Cada vez más, las personas son más exquisitas con la elección de sus fragancias porque constituyen un refuerzo de su propia personalidad

25 jul 2013 . Actualizado a las 10:51 h.

«A Grenouille le quedaba suficiente perfume como para esclavizar al mundo entero, si hubiera querido. Habría podido entrar en Versalles y poner al rey a sus pies. Habría podido escribir una carta perfumada al papa y revelarse como el nuevo Mesías», exclamaba el narrador sobre Jean-Baptiste Grenouille, el famoso asesino del libro de Patrick Süskind.

Tranquilidad.
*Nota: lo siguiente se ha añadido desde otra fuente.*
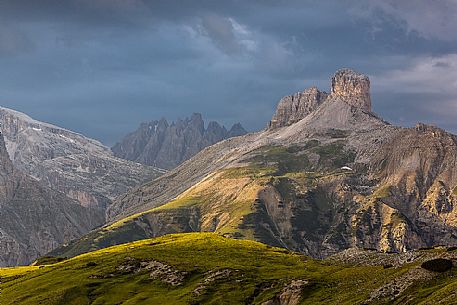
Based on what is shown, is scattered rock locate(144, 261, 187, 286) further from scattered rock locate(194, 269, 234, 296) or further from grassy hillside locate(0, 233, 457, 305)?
scattered rock locate(194, 269, 234, 296)

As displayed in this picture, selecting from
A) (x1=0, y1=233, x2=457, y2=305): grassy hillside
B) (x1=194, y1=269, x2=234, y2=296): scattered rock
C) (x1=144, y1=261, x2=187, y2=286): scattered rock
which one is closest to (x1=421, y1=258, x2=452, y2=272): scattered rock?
(x1=0, y1=233, x2=457, y2=305): grassy hillside

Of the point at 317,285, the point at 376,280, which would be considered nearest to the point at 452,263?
the point at 376,280

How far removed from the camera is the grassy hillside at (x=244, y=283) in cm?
10694

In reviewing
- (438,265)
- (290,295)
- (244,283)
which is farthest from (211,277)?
(438,265)

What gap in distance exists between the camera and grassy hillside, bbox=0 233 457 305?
107 m

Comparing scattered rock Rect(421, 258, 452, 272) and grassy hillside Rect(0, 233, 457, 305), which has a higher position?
scattered rock Rect(421, 258, 452, 272)

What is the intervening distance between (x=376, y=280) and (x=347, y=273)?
68.2ft

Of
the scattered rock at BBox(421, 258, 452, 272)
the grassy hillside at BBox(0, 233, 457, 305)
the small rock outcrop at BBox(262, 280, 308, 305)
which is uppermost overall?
the scattered rock at BBox(421, 258, 452, 272)

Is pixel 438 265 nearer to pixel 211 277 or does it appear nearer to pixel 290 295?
pixel 290 295

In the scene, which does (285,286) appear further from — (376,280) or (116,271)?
(116,271)

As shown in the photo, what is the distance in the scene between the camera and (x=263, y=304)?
134 metres

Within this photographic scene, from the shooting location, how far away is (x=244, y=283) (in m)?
152

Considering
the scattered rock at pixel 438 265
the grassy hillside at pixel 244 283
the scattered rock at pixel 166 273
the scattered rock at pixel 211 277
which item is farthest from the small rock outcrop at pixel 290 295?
the scattered rock at pixel 166 273

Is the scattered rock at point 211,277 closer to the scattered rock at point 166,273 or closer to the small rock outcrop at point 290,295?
the scattered rock at point 166,273
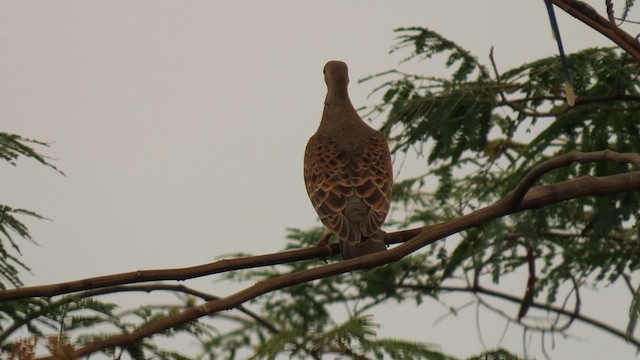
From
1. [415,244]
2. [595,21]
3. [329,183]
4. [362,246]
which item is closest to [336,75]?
[329,183]

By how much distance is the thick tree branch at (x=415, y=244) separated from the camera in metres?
3.73

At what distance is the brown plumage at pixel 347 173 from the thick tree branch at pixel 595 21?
2608 mm

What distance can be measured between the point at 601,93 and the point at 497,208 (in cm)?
270

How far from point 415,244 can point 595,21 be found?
113cm

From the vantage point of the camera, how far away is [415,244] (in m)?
4.24

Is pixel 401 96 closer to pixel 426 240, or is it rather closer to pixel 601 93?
pixel 601 93

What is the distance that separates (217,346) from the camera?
7551mm

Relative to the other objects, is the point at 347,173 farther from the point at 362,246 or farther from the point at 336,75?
the point at 336,75

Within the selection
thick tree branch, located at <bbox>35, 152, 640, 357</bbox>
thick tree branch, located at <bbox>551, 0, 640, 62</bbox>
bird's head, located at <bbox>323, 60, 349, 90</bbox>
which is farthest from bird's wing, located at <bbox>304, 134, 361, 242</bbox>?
thick tree branch, located at <bbox>551, 0, 640, 62</bbox>

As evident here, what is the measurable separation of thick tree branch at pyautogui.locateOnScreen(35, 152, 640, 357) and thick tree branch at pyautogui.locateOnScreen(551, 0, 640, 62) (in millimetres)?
848

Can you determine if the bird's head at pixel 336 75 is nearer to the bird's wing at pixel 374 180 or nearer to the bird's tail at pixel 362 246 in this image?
the bird's wing at pixel 374 180

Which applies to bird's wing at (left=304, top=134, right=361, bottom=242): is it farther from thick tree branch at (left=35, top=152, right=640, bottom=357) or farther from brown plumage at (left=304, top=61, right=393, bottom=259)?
thick tree branch at (left=35, top=152, right=640, bottom=357)

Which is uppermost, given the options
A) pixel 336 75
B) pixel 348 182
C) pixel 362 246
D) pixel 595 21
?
pixel 336 75

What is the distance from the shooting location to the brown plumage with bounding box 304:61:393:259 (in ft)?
19.7
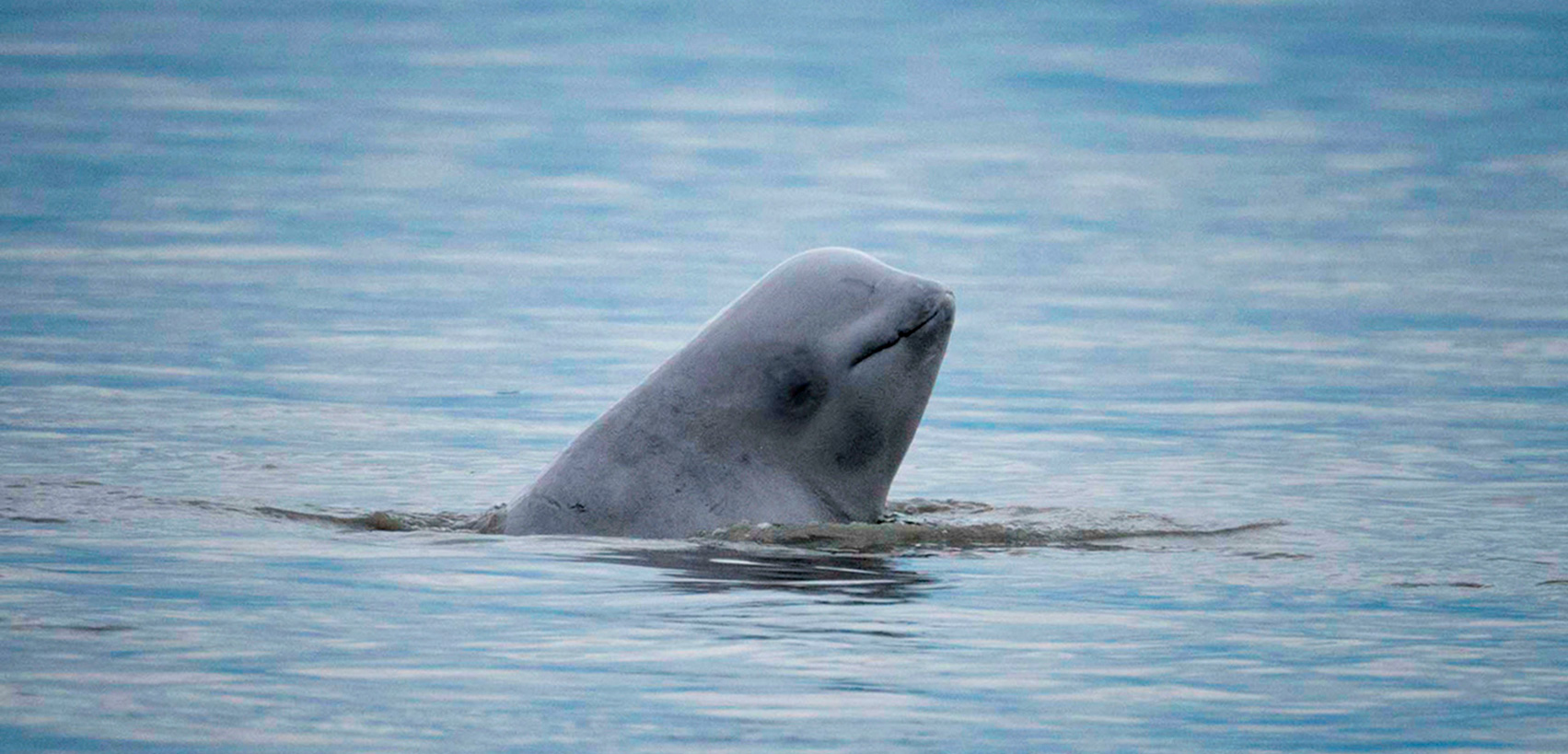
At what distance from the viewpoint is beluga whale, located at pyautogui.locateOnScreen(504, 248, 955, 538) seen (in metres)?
10.9

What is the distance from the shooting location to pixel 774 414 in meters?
11.0

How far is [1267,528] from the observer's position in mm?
12992

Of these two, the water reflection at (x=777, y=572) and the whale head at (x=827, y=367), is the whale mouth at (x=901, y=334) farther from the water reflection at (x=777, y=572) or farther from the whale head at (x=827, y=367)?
the water reflection at (x=777, y=572)

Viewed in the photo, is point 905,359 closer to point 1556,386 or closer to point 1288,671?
point 1288,671

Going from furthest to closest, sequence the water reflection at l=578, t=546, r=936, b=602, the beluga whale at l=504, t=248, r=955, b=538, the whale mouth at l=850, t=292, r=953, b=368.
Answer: the whale mouth at l=850, t=292, r=953, b=368, the beluga whale at l=504, t=248, r=955, b=538, the water reflection at l=578, t=546, r=936, b=602

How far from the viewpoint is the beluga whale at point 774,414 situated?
1090 cm

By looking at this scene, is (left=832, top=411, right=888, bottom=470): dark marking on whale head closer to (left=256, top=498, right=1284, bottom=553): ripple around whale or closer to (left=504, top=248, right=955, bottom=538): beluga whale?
(left=504, top=248, right=955, bottom=538): beluga whale

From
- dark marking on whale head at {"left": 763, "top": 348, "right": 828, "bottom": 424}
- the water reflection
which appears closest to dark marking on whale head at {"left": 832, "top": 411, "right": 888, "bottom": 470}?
dark marking on whale head at {"left": 763, "top": 348, "right": 828, "bottom": 424}

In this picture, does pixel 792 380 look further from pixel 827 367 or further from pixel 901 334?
pixel 901 334

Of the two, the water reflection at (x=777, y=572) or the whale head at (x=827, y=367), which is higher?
the whale head at (x=827, y=367)

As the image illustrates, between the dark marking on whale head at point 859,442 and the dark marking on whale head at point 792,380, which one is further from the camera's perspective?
the dark marking on whale head at point 859,442

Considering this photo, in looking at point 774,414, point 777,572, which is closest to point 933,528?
point 774,414

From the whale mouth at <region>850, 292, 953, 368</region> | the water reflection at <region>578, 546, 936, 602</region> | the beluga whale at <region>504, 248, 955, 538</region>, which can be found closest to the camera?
the water reflection at <region>578, 546, 936, 602</region>

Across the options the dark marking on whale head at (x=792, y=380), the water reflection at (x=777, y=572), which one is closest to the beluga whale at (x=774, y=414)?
the dark marking on whale head at (x=792, y=380)
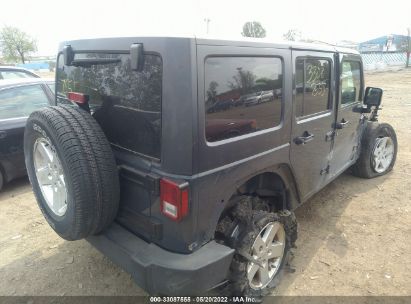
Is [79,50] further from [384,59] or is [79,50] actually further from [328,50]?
[384,59]

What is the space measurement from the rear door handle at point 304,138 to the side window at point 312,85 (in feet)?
0.59

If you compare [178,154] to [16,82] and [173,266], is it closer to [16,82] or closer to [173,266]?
[173,266]

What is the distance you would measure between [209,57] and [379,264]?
246 cm

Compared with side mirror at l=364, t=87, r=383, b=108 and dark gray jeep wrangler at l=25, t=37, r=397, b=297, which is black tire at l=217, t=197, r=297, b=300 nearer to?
dark gray jeep wrangler at l=25, t=37, r=397, b=297

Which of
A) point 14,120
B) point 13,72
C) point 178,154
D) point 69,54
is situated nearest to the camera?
point 178,154

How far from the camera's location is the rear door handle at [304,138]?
8.71ft

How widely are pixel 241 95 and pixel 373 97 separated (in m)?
2.68

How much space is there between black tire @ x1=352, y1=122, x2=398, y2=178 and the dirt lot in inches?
12.9

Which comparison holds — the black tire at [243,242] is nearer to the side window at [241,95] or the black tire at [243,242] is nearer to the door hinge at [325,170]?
the side window at [241,95]

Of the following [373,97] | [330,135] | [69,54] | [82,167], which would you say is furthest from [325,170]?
[69,54]

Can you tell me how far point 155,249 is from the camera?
2.03m

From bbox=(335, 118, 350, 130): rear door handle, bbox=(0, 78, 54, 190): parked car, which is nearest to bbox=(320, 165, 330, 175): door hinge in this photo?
bbox=(335, 118, 350, 130): rear door handle

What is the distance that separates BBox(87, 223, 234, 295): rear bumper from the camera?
6.20ft

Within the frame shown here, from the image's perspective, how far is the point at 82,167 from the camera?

Esto no va de asesinos, sino de fragancias.

El perfume es una de nuestras cartas de presentación. Nos preocupamos de lucir una barba bien recortada o afeitada. Cuidamos nuestra piel utilizando exfoliantes cada día para que luzca joven y tersa. Entonces, no podemos dejar la elección de nuestro perfume al mero hecho de oler bien.

Aunque se mantenga la creencia social de que el olfato es el quinto sentido, el marginado; la verdad es que conocemos bastantes rasgos de una persona mucho antes de entablar conversación con ella gracias a su olor, al perfume que usa.